## Exercise
Pick out every line of the items that contains the word "away" and copy each one.

## Dataset

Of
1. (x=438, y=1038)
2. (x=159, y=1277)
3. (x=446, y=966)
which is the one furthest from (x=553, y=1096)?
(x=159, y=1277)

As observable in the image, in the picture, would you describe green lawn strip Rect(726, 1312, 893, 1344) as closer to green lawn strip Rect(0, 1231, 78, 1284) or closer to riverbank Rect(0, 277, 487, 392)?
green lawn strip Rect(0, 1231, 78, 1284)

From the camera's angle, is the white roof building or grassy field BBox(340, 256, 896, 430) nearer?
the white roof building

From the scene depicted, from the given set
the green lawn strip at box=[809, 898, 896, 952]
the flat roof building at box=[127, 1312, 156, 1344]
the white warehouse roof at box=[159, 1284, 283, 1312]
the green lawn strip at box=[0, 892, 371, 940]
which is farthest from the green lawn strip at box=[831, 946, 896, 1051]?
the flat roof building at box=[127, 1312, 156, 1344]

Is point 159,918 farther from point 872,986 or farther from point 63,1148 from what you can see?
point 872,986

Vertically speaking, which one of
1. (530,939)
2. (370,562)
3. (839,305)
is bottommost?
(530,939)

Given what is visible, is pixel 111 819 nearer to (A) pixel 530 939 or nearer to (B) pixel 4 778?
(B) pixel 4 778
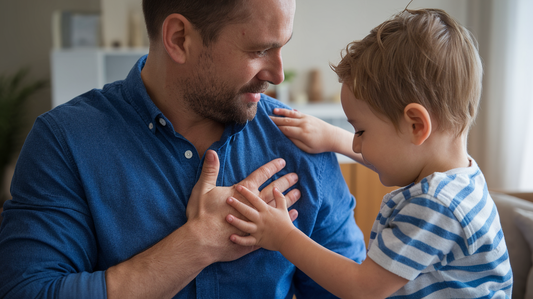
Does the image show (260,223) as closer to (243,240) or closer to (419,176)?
(243,240)

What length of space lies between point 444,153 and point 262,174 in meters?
0.46

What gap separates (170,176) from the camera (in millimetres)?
1130

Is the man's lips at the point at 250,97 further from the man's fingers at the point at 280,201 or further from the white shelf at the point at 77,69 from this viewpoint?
the white shelf at the point at 77,69

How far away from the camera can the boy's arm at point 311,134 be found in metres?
1.24

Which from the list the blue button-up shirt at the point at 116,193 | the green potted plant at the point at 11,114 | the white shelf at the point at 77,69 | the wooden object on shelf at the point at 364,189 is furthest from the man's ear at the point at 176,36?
the green potted plant at the point at 11,114

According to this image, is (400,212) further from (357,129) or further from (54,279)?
(54,279)

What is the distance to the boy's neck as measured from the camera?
98cm

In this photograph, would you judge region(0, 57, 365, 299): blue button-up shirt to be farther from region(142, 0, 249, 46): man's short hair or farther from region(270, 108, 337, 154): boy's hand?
region(142, 0, 249, 46): man's short hair

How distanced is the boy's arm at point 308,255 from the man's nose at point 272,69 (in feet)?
1.05

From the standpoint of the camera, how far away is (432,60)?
92 cm

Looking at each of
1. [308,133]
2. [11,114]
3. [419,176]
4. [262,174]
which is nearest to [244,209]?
[262,174]

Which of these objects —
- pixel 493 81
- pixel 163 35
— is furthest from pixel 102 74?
pixel 493 81

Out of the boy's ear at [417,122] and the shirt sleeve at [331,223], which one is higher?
the boy's ear at [417,122]

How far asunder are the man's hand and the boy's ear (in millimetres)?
395
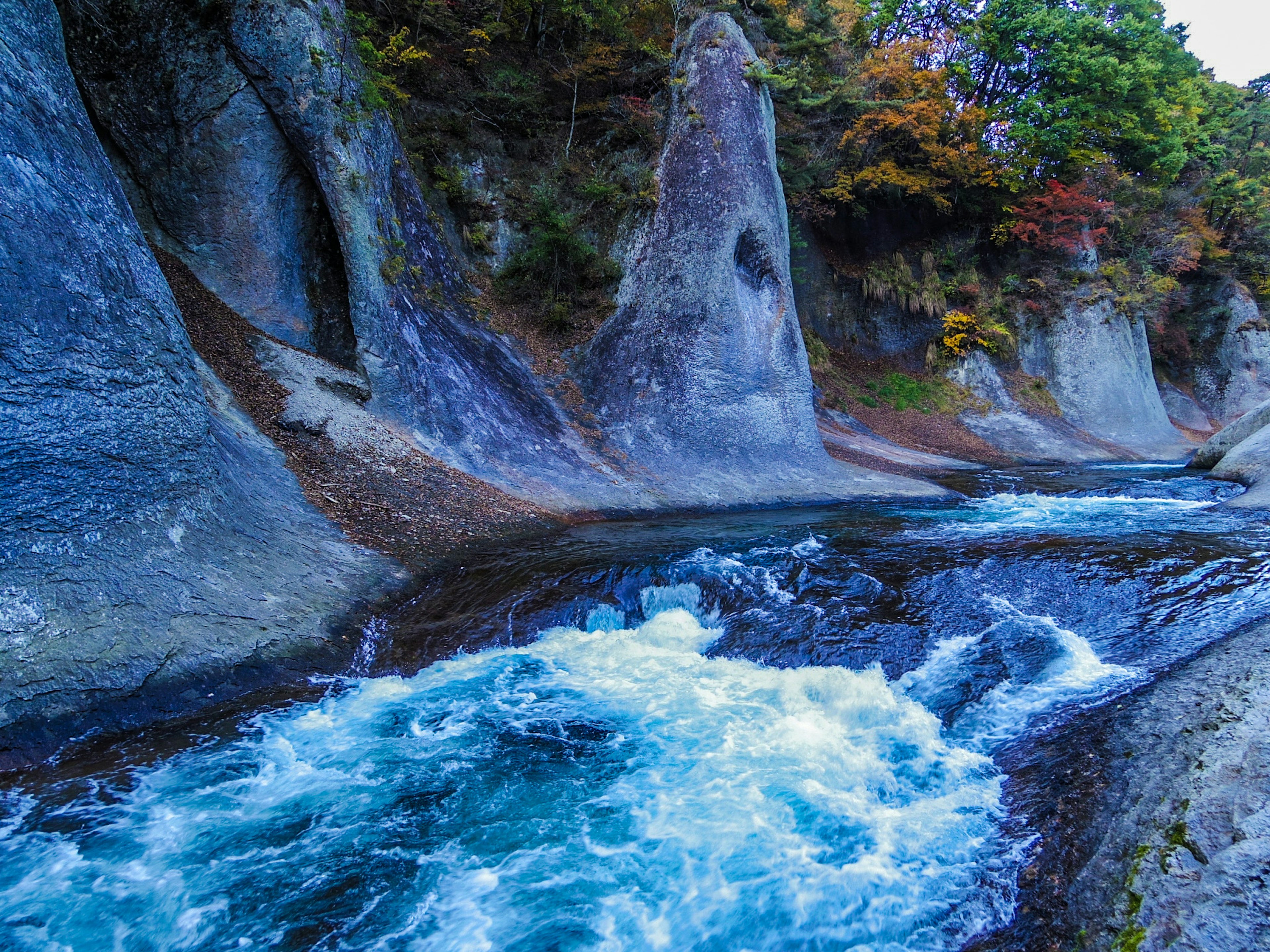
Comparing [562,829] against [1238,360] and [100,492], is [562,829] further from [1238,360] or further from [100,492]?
[1238,360]

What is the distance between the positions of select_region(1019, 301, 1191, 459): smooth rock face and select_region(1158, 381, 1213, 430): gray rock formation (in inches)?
241

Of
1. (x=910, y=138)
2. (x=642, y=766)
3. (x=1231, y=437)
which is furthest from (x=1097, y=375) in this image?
(x=642, y=766)

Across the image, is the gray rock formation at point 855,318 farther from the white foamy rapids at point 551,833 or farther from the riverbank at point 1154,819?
the riverbank at point 1154,819

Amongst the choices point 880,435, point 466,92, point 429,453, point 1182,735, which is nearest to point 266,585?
point 429,453

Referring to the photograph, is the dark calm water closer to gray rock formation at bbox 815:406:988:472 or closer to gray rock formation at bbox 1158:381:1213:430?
gray rock formation at bbox 815:406:988:472

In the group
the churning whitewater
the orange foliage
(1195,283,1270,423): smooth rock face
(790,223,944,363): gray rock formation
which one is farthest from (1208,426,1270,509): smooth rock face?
(1195,283,1270,423): smooth rock face

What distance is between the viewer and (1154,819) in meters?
3.28

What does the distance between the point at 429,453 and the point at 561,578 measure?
421 cm

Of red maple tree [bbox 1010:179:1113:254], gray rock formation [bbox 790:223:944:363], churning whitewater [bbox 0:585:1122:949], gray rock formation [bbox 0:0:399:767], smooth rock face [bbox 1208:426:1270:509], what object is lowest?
churning whitewater [bbox 0:585:1122:949]

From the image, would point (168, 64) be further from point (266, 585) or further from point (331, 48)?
point (266, 585)

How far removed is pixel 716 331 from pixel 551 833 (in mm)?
12181

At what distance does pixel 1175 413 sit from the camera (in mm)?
30219

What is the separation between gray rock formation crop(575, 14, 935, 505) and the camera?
14.2 m

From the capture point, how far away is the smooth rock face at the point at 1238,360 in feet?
97.5
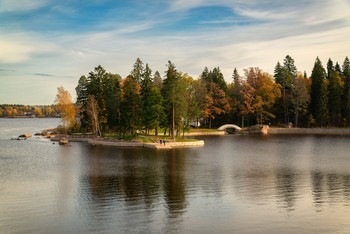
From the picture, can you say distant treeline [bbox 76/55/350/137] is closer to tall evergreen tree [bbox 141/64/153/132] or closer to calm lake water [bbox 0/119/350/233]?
tall evergreen tree [bbox 141/64/153/132]

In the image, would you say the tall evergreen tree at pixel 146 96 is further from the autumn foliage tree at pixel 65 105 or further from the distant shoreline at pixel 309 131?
the distant shoreline at pixel 309 131

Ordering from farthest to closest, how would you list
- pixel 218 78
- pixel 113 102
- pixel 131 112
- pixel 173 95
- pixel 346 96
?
pixel 218 78 < pixel 346 96 < pixel 113 102 < pixel 131 112 < pixel 173 95

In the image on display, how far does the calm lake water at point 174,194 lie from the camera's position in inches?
973

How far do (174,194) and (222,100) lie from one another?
8629 centimetres

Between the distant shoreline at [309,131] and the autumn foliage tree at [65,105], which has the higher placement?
the autumn foliage tree at [65,105]

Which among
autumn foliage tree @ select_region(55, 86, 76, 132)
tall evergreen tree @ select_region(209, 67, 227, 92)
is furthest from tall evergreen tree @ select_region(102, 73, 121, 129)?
tall evergreen tree @ select_region(209, 67, 227, 92)

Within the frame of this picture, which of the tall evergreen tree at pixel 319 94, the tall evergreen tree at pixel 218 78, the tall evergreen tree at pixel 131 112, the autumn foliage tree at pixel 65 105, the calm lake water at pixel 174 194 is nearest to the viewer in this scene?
the calm lake water at pixel 174 194

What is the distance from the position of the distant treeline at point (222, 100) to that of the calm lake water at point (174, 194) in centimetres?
2370

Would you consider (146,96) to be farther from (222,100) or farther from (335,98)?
(335,98)

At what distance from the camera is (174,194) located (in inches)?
1304

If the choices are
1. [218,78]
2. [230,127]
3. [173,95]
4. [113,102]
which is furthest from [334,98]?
[113,102]

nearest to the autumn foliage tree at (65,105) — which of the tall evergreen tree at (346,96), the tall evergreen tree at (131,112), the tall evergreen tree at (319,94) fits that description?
the tall evergreen tree at (131,112)

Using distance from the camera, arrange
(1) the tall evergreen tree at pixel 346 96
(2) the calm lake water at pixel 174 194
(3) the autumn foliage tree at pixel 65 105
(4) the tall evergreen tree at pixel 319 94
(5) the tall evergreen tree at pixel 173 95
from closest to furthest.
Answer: (2) the calm lake water at pixel 174 194 → (5) the tall evergreen tree at pixel 173 95 → (3) the autumn foliage tree at pixel 65 105 → (1) the tall evergreen tree at pixel 346 96 → (4) the tall evergreen tree at pixel 319 94

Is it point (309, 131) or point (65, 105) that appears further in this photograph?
point (309, 131)
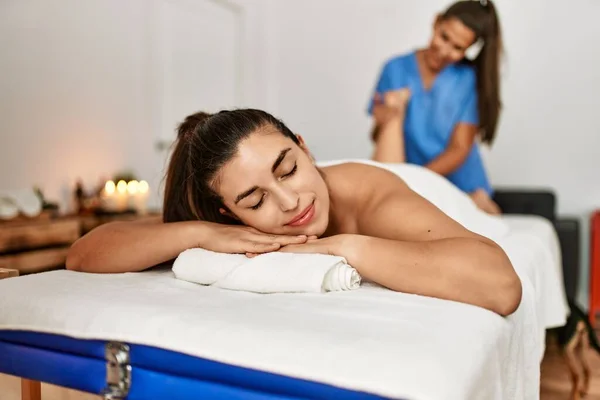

## Written answer
How far away from the camera can the boy's arm at point 311,134 be found in metres?
From the standpoint of the camera, how far away is (432,60)?
From the capture point, how far away is the smooth rock face at the point at 1238,360 in feet?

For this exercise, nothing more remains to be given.